It happened 60 years ago when one of the most fatal episodes of the 20th Century occurred in the Canarian countryside.
The last great locust plague devastated crops and caused huge losses for farmers of the Archipelago on October 16, 1958. It was then that a gigantic balls of insects from the African continent, pushed by the warm winds, surprised the inhabitants. They came as dense red clouds that moved over the sea and when they reached the ground they started flying in all directions. There were so many Orthoptera (the technical word for locust) that it is said the sun was hidden due to the numbers.
The south of Tenerife was the most affected, mainly in the municipalities of Arico, Fasnia, Granadilla de Abona and the Valley of Güímar, where plantations of tomatoes, potatoes and to a lesser extent banana trees (due to the conditions of the leaf of the tree and its fruit) were devastated although serious damages were also registered in Anaga.
Agricultural workers and their neighbours resorted to rudimentary methods to fight the plague: bonfires to generate lots of smoke; noise to try to frighten the successive waves insects away and poison that had to be sprinkled by hand.
On the sixth day of the plague, two small planes arrived, sent by the Ministry of Agriculture, which acted mainly on the slopes of the Güímar Valley, where an all-out war was being waged against an enemy that seemed to be reproducing with the passing of each day. The aerial fumigation intensified with an average of 15 daily flights from Los Rodeos and with the help of the residents of Güímar an emergency runway in El Socorro was made to shortened the time frame between flights.
Reports at the time say that in the coastal strip between Candelaria and Granadilla de Abona, flotillas of fishing boats provided with nets and pandorgas (kites) attacked the predatory clouds. In El Medano, thousands of dead lobsters end up on the beaches and it took 30 trucks to remove them and the streets became carpets of insects that crunched under foot or in the path of cars.
The image of the insects, between 5 and 7 centimetres long and of yellowish and reddish grey colour survives in the memory of the elderly who saw the unusual scene.

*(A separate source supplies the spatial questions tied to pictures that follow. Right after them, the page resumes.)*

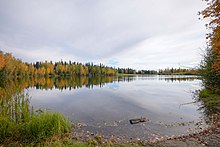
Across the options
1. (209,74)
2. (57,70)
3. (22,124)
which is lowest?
(22,124)

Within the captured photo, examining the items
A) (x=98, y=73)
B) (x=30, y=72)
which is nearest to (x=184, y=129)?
(x=30, y=72)

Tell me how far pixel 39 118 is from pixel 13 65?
7492 cm

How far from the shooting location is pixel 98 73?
147250 millimetres

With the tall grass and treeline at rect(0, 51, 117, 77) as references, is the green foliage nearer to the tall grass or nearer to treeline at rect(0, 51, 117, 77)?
the tall grass

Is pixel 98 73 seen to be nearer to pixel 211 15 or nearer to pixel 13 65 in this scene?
pixel 13 65

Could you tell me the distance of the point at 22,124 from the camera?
7074mm

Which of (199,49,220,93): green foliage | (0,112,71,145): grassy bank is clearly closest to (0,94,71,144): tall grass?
(0,112,71,145): grassy bank

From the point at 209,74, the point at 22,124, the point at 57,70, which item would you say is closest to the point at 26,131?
the point at 22,124

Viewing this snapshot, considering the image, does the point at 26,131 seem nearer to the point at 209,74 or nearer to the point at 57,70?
the point at 209,74

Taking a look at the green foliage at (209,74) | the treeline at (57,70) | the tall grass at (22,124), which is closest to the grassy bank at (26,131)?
the tall grass at (22,124)

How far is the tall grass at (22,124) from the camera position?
21.9ft

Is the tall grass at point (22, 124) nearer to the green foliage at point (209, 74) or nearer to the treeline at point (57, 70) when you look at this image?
the green foliage at point (209, 74)

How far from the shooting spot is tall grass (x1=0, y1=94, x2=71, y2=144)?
6.68 meters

The news went around Spain via No-Do, the audiovisual information service of the Franco regime and a documentary shows the aerial fumigation from the planes, the visit to the south of Tenerife by the civil governor of the province, and the mountains of dead insects along the coast of El Médano.
After more than 20 days of intense extinction work, a change in the direction of the winds, which brought a drop in temperatures, and above all, the appearance of the first autumn rains ended the reign of the most damaging pest in Tenerife.
Four years earlier in 1954 another large swarm of locusts from Morocco destroyed more than 10,000 hectares of crops in the Islands, causing losses valued at more than 135 million pesetas.